When Mark Breland had offered those words to John Trent that morning four months
ago, it had been with a purely intellectual understanding of their verity. Now he had all the evidence he needed of his own prescience. There were no longer any 'normal' days - something totally unexpected, and yet at the same time completely understandable, seemed to be happening all the time.
'On good days,' he explained to Stepak, 'being President used to be kind of like trying to steer a rickety minibus down an unfamiliar mountain road at high speed while three aunts and a mother-in-law simultaneously try to give you advice about your driving.'
'And now?'
'It's more like learning to surf,' said Breland. 'And surfing isn't something we do a lot of in Pennsylvania.'
But the metaphor was more than the punchline of a joke to Breland. His control was that tenuous - the forces that powerful and turbulent - and he seemed to spend all of his time falling off, climbing back on, or precariously clinging to his balance.
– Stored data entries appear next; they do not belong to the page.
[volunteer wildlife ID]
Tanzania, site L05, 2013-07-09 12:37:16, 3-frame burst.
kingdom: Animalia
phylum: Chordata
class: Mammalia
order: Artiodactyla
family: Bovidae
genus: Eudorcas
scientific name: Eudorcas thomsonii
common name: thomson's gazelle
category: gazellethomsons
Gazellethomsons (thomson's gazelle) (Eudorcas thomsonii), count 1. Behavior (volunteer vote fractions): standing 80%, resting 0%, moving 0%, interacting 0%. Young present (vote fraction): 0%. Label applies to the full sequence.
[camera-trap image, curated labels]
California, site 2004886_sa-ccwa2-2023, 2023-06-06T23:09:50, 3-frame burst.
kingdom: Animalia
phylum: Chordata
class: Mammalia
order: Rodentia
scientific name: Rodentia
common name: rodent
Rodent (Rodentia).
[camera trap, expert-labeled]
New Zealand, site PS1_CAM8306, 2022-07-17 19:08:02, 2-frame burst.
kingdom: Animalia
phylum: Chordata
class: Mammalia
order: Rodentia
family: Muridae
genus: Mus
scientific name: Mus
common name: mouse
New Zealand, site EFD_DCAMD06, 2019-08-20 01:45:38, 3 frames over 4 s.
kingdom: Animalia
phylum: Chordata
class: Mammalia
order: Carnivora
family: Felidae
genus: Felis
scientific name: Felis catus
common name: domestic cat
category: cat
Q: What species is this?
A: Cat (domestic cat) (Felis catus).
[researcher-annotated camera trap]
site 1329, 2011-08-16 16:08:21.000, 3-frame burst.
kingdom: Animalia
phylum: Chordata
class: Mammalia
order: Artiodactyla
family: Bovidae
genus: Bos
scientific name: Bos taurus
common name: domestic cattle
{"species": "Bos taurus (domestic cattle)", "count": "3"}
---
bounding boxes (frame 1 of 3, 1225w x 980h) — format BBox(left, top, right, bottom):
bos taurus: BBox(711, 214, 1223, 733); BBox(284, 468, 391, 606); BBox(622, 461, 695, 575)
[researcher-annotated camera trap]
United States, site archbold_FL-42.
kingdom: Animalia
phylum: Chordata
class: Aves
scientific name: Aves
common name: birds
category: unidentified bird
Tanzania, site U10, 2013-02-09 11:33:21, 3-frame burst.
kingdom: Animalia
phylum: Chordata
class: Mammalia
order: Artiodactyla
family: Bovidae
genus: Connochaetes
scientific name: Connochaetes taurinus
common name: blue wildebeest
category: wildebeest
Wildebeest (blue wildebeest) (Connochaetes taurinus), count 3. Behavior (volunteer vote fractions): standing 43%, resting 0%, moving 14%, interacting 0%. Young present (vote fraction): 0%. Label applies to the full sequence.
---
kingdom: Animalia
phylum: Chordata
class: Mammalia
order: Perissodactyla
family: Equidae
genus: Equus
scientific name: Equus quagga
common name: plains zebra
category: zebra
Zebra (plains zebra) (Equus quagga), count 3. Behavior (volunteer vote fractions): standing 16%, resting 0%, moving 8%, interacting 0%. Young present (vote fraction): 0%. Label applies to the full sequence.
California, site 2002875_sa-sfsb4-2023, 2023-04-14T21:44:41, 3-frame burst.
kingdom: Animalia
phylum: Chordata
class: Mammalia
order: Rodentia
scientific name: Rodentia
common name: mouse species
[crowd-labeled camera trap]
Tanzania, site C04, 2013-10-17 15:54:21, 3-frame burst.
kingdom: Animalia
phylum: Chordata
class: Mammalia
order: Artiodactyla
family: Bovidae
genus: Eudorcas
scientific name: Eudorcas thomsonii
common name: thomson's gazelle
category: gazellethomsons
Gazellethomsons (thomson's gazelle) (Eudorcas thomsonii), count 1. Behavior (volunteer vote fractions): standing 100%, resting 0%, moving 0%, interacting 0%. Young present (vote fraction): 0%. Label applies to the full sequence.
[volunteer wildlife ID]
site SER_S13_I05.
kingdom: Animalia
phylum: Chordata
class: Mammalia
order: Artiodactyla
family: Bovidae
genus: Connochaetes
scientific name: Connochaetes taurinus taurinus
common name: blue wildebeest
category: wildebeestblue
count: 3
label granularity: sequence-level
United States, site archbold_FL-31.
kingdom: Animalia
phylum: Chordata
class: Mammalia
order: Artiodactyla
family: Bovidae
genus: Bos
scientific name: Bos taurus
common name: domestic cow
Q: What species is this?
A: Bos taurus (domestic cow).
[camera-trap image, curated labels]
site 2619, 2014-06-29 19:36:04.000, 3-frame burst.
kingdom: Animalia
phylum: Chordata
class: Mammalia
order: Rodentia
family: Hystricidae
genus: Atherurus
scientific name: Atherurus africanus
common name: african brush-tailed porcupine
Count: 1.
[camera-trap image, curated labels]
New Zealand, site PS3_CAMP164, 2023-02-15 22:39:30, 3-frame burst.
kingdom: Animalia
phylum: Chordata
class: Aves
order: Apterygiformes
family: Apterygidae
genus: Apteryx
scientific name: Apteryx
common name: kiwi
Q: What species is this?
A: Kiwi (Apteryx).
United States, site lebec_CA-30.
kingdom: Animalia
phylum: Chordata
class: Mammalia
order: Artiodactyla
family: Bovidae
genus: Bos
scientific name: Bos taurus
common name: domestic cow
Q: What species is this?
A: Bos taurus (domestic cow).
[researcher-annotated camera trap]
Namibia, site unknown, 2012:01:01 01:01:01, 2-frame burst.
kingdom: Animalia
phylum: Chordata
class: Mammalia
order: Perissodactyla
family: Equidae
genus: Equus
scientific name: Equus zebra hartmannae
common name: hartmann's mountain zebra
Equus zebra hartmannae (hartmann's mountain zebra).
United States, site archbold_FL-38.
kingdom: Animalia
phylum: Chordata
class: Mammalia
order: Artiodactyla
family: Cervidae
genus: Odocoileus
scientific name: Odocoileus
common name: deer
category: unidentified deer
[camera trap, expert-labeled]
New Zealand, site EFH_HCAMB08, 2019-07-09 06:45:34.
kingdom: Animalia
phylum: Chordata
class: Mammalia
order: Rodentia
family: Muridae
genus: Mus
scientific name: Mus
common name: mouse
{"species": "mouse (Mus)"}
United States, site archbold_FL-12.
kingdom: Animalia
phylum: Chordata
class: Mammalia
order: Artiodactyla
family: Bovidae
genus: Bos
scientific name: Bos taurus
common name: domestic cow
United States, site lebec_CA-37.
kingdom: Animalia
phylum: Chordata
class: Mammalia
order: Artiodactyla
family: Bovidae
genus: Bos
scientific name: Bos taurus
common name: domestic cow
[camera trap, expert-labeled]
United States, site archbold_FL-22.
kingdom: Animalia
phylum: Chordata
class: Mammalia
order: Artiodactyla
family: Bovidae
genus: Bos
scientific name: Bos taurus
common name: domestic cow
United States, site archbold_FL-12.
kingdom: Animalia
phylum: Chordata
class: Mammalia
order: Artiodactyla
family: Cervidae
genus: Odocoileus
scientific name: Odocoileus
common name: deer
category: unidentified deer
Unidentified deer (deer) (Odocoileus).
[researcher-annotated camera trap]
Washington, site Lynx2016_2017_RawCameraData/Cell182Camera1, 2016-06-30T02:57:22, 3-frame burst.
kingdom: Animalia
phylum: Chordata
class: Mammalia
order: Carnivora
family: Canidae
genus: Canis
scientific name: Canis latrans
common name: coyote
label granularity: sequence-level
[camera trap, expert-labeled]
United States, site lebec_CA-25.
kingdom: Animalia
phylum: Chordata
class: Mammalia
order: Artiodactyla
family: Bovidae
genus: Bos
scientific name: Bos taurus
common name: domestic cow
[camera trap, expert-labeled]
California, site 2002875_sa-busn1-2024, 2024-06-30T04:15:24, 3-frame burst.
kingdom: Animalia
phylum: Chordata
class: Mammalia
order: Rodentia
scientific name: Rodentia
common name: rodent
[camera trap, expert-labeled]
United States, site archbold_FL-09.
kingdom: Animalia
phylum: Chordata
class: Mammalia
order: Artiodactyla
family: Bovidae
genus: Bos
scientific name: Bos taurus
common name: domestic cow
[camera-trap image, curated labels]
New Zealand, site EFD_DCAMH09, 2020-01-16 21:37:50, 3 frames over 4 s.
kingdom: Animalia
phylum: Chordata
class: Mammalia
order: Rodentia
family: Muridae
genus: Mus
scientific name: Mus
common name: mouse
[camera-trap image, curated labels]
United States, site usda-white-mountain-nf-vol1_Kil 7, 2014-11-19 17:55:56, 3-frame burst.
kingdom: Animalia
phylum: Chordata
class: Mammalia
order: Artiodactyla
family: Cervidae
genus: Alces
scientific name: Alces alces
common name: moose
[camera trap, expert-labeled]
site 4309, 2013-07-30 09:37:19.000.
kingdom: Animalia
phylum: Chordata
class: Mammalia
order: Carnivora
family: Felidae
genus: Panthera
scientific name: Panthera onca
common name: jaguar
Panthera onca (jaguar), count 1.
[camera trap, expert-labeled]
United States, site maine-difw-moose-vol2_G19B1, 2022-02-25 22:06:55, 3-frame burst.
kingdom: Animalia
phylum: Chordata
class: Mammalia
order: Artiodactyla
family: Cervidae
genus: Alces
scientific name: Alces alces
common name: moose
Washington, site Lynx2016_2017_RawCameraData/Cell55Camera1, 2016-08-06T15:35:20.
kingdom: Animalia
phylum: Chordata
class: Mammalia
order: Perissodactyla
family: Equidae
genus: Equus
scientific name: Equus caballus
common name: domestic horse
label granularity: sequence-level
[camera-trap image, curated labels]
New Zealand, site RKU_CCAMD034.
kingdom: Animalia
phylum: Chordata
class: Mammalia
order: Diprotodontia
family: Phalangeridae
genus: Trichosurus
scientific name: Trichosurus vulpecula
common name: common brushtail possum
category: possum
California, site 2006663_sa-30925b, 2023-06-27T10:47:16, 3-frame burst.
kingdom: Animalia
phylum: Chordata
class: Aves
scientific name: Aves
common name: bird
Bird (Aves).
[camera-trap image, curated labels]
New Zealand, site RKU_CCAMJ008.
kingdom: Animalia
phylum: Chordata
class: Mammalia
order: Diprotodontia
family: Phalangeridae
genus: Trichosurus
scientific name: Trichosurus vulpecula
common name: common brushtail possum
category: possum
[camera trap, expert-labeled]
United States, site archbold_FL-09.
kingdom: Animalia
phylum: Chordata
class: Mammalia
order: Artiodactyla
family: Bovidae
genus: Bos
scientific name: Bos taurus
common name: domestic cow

Sometimes events merely sprang to the top of the news queue, complete and remote, suitable only for expressions of wonder or disgust, celebration or regret. Others demanded a place at the top of the President's daily agenda, and occasionally lingered there demanding continuing attention. Breland placed the two assassination attempts - one domestic, one imported - in the former category. The impeachment attempt - by general agreement, a much closer call - belonged to the latter.
Breland had survived all three attacks, but he had other wounds, and they were not healing. Rising expectations had battered his approval rating. An unlikely coalition of civil libertarians and uncivil Libertarians, patrician industrialists and industrious Patri-ots, was sniping at him from both ends of the political spectrum, with a sophisticated mailing campaign and a coordinated protest campaign the principle weapons.
Even with the election more than two years away, a second term seemed a lost cause, and by Nolby's order was simply not spoken of in the President's presence. The staff's focus, as defined by Vice President Toni Franklin, was 'curing the foundation'.